Wenige Minuten später verkündete Hofrat Schlüter der aufhorchenden Gesellschaft, dass seine Nichte Felicitas Wendland sich soeben mit Herrn Hans Ritter verlobt habe.

Diese Nachricht rief allseitige Überraschung hervor. Am meisten überrascht aber war Harry Forst. Er war zusammengezuckt wie unter einem Schlage, als er diese Ankündigung vernahm. Blass, mit brennenden, forschenden Augen sah er zu Felicitas hinüber, die dem Sturm von Glückwünschen stolz und ruhig standhielt und deren Arm Ritter so selbstverständlich in dem seinen hielt.
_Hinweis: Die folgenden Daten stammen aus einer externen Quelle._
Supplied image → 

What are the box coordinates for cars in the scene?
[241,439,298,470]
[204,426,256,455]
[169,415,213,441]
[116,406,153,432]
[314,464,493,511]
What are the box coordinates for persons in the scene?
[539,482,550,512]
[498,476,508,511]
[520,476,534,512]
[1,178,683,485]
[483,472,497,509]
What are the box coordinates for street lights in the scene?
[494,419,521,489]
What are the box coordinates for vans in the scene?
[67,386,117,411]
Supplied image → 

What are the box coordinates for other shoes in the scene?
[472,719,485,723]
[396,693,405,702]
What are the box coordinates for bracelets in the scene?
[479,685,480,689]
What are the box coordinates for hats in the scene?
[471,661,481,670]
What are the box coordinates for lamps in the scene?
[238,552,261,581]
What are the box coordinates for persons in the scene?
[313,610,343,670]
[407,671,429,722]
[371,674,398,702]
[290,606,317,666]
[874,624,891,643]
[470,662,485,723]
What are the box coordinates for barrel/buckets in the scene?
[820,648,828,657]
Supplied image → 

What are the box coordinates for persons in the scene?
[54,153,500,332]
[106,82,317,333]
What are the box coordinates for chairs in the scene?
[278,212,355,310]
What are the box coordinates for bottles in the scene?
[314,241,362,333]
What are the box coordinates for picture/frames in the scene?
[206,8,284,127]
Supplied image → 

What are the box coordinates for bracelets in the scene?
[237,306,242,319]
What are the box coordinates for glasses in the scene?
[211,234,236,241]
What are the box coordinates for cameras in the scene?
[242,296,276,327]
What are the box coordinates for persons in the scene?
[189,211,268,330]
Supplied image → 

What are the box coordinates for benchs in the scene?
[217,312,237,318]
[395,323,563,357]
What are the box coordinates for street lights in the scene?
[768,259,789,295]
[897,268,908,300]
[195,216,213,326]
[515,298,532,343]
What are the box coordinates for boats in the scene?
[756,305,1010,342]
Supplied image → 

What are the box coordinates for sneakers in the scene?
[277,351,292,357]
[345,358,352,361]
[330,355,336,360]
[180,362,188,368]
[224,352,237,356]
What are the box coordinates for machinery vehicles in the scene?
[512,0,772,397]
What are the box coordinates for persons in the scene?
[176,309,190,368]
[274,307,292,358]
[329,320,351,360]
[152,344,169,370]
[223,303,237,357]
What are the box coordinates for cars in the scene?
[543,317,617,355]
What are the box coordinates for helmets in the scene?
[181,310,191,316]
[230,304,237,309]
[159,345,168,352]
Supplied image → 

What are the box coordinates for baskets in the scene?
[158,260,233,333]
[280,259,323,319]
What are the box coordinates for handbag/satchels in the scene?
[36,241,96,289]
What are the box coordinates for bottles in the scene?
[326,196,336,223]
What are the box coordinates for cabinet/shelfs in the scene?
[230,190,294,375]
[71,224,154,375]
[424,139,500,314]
Nie war ihm Ritters Erscheinung so imponierend erschienen, wie in diesem Augenblick.

Die Augen des Brautpaares streiften zu Forst hinüber. In denen Ritters blitzte und funkelte es wieder drohend auf, aber die Augen Felicitas blickten kalt und abweisend in die des Mannes, der sie so namenlos gekränkt hatte. Forst biss wie im Krampfe die Zähne zusammen. Jetzt fühlte er mit peinvoller Schärfe, was er verloren — oder vielmehr aufgegeben hatte. Mit einem seltsam quälenden Gefühl verliess er kurz darauf die Gessellschaft. Er war nun frei, wie er es gewünscht hatte — aber zufrieden war er dennoch nicht.